I tried reporting a bug I was running into in mclapply regarding large return values not being allowed.
Apparently the bug has been fixed in development versions, but I'm more interested in the comment that the responder made:
there was a 2GB limit on the size of serialized objects which e.g. mclapply can return from the forked processes and this example is attempting 16GB. That has been lifted (for 64-bit builds) in R-devel, but such usage is very unusual and rather inefficient (the example needs ca 150GB because of all the copies involved in (un)serialization)
If using mclapply to do parallel computation with large data is inefficient, then what is a better way to do it? My need to do this kind of thing is only increasing, and I'm definitely running into bottlenecks everywhere. The tutorials I've seen have been pretty basic introductions on how to use the functions, but not necessarily how to use the functions effectively in managing trade-offs. The documentation has a small blurb on this trade-off:
mc.preschedule: if set to ‘TRUE’ then the computation is first divided to (at most) as many jobs are there are cores and then the jobs are started, each job possibly covering more than one value.

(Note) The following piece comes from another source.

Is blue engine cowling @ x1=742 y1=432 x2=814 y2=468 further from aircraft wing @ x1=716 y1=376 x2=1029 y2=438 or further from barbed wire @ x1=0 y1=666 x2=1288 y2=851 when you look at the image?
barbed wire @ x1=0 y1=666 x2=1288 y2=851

If set to ‘FALSE’ then one job is forked for each value of ‘X’. The former is better for short computations or large number of values in ‘X’, the latter is better for jobs that have high variance of completion time and not too many values of ‘X’ compared to ‘mc.cores’
and
By default (‘mc.preschedule = TRUE’) the input ‘X’ is split into as many parts as there are cores (currently the values are spread across the cores sequentially, i.e. first value to core 1, second to core 2, ... (core + 1)-th value to core 1 etc.) and then one process is forked to each core and the results are collected.
Without prescheduling, a separate job is forked for each value of ‘X’. To ensure that no more than ‘mc.cores’ jobs are running at once, once that number has been forked the master process waits for a child to complete before the next fork
Benchmarking these things reliably takes a lot of time since some problems only manifest themselves at scale, and then it is hard to figure out what is going on. So having better insight into the behavior of the functions would be helpful.
edit:
I don't have a specific example, because I use mclapply a lot and wanted to better know how to think about the performance implications. And while writing to disk would get around the error, I don't think it would help in regard to the (de)serialiation that has to occur, which would also have to go through disk IO as well.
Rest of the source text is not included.